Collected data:
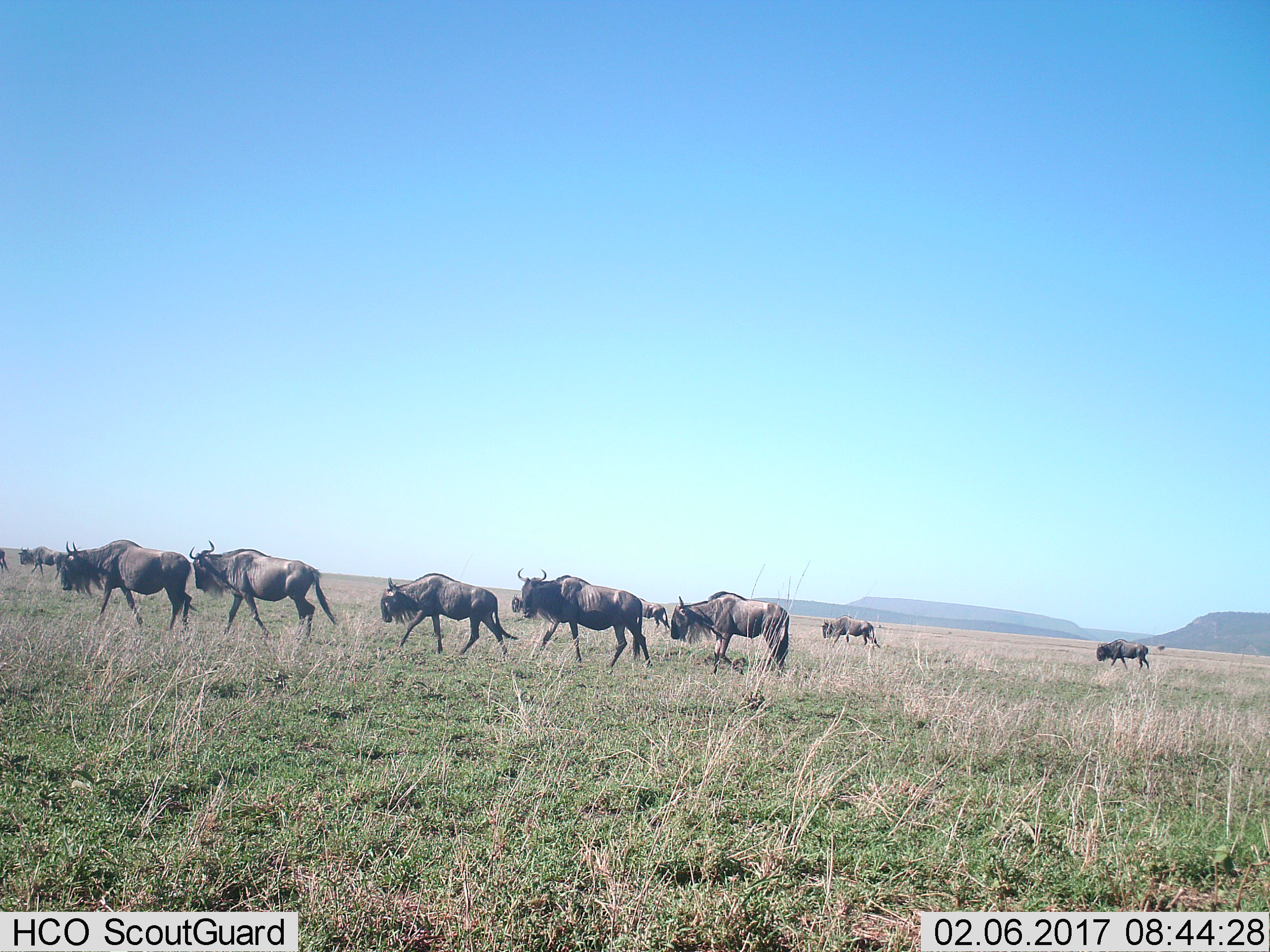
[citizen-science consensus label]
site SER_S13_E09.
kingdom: Animalia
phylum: Chordata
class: Mammalia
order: Artiodactyla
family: Bovidae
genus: Connochaetes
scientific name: Connochaetes taurinus taurinus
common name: blue wildebeest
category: wildebeestblue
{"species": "wildebeestblue (blue wildebeest) (Connochaetes taurinus taurinus)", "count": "10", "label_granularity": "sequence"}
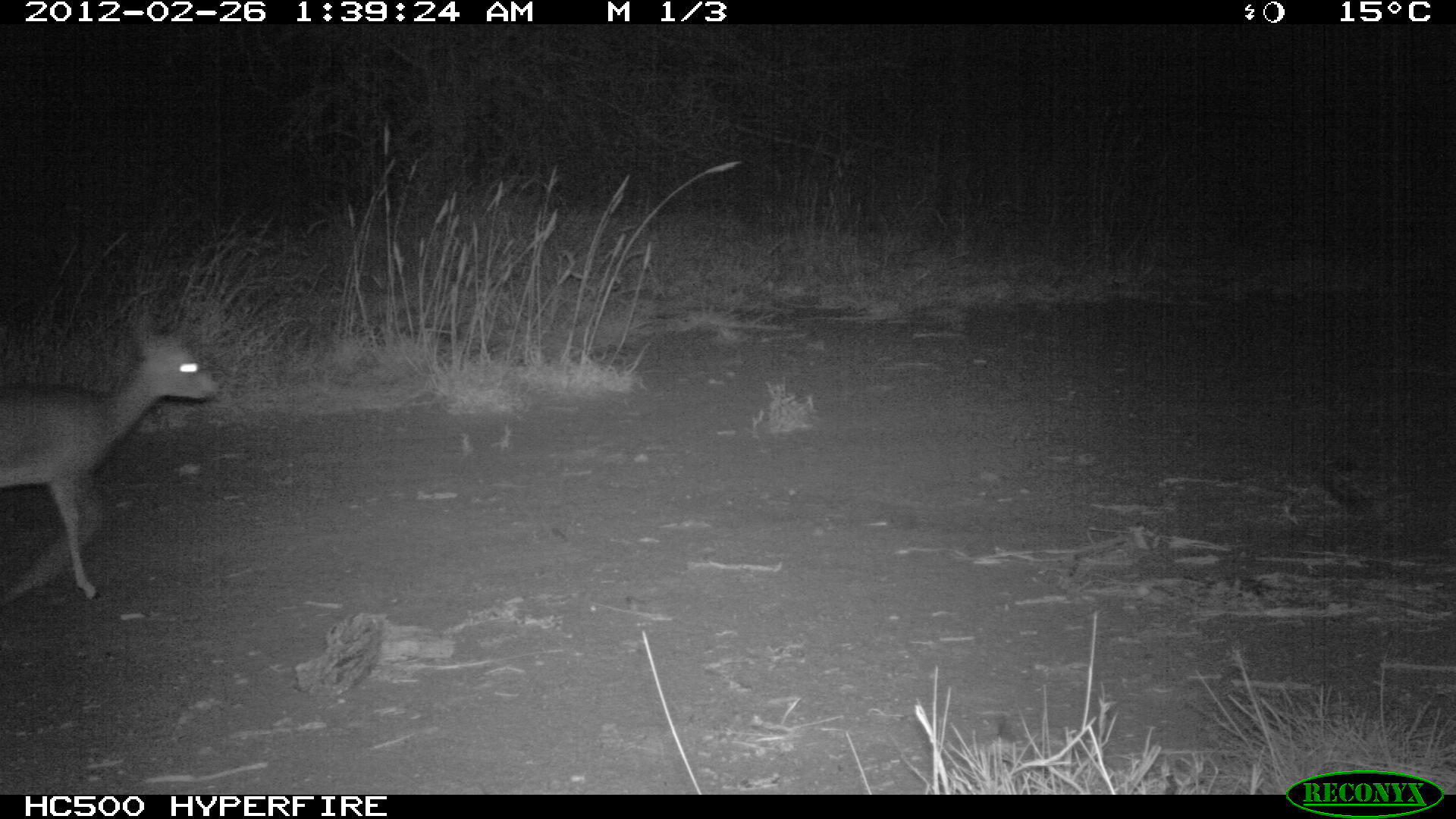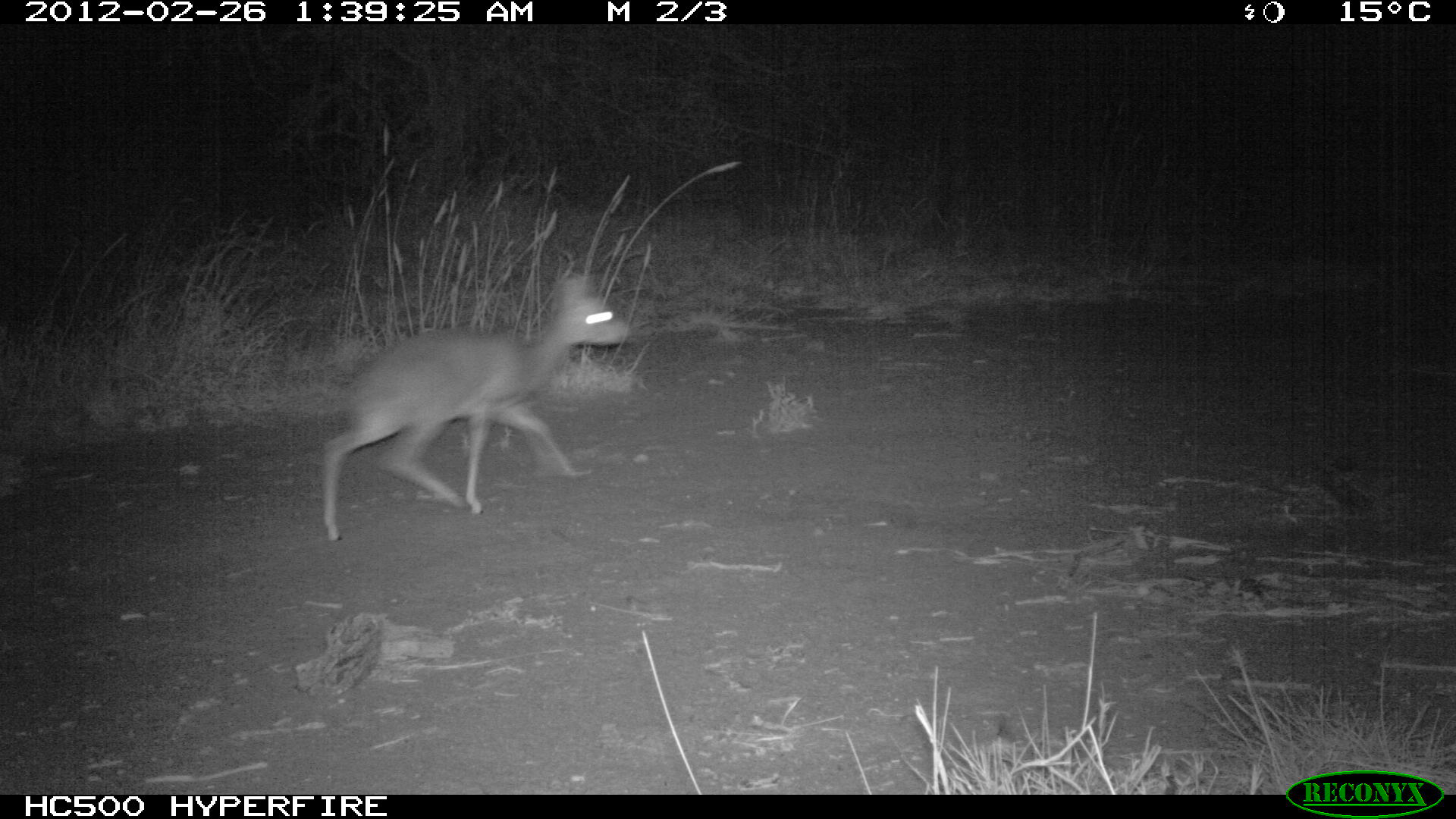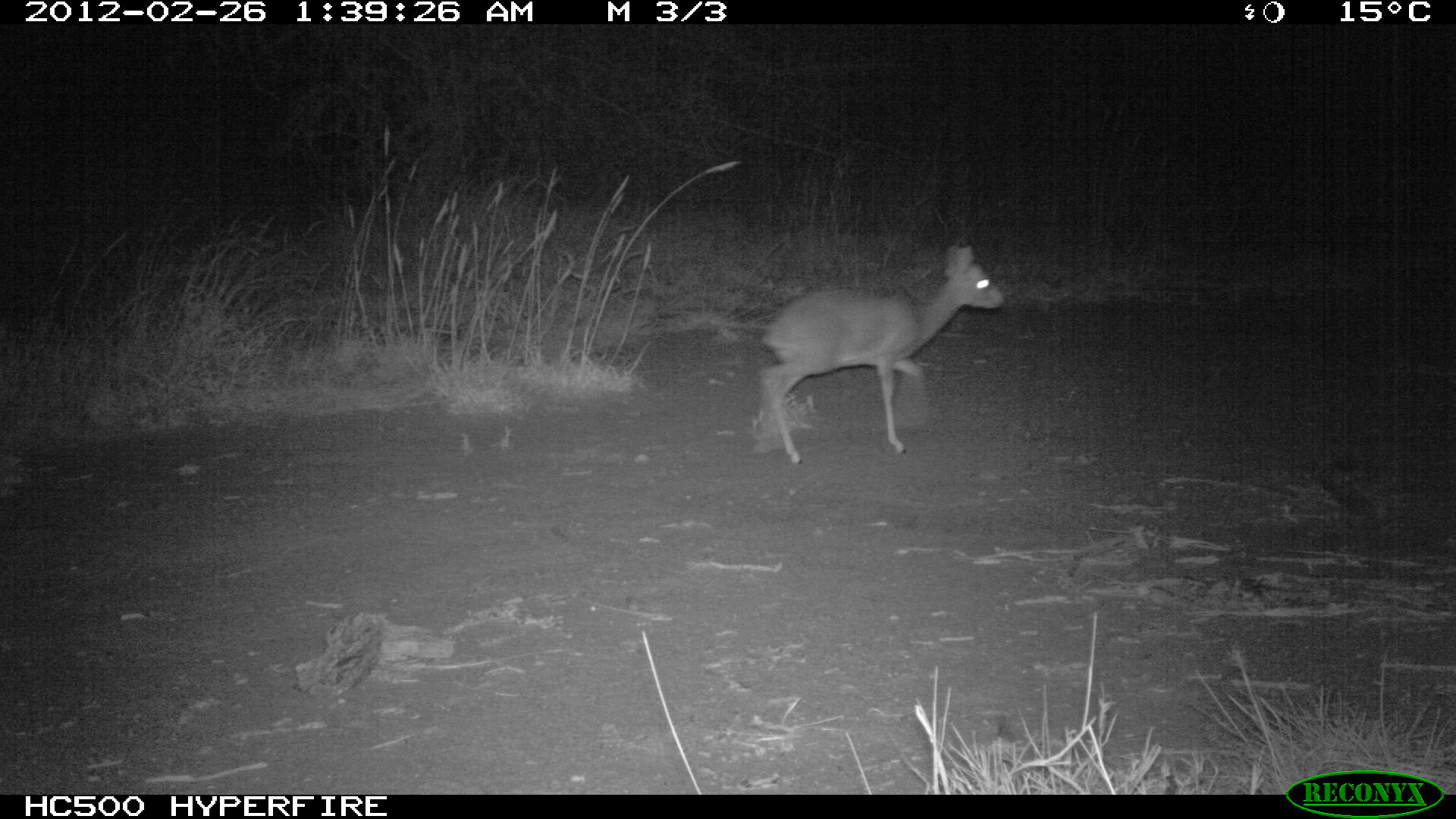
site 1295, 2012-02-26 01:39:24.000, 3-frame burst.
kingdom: Animalia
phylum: Chordata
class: Mammalia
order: Artiodactyla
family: Bovidae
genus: Madoqua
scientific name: Madoqua guentheri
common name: günther's dik-dik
Madoqua guentheri (günther's dik-dik), count 1.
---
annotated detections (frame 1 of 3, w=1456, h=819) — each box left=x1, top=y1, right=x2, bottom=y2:
madoqua guentheri: left=0, top=312, right=222, bottom=607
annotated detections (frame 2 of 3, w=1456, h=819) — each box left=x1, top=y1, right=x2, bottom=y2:
madoqua guentheri: left=321, top=271, right=632, bottom=543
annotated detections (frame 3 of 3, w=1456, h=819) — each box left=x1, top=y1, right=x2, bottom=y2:
madoqua guentheri: left=753, top=240, right=1004, bottom=464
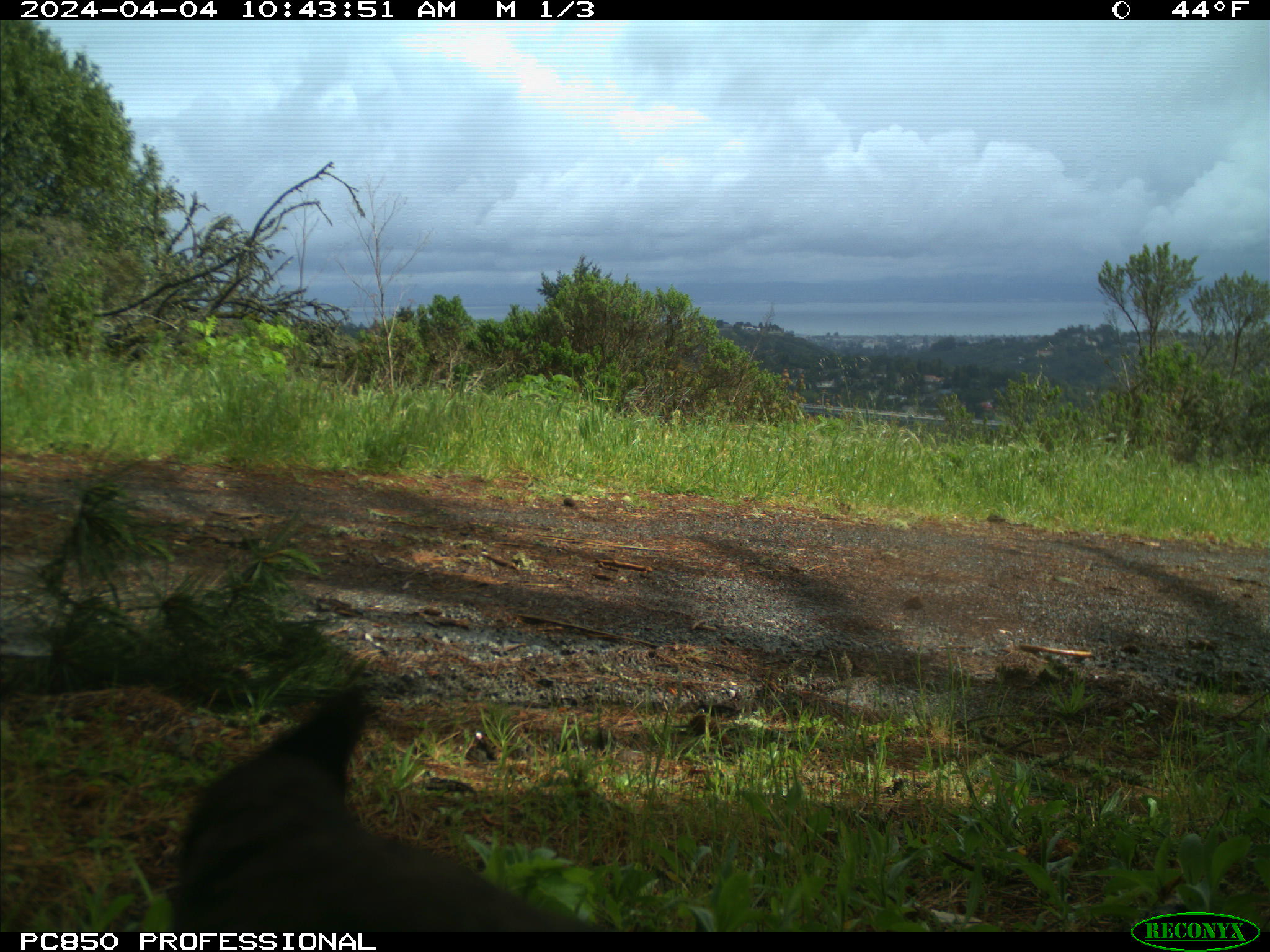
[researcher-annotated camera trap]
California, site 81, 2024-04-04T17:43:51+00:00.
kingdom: Animalia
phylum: Chordata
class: Aves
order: Passeriformes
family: Corvidae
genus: Cyanocitta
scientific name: Cyanocitta stelleri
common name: steller's jay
Steller's jay (Cyanocitta stelleri).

What is required: Your answer must be the line containing "California, site 81, 2024-04-04T17:43:51+00:00." through the last line above, copied exactly, with nothing added.

Result:
California, site 81, 2024-04-04T17:43:51+00:00.
kingdom: Animalia
phylum: Chordata
class: Aves
order: Passeriformes
family: Corvidae
genus: Cyanocitta
scientific name: Cyanocitta stelleri
common name: steller's jay
Steller's jay (Cyanocitta stelleri).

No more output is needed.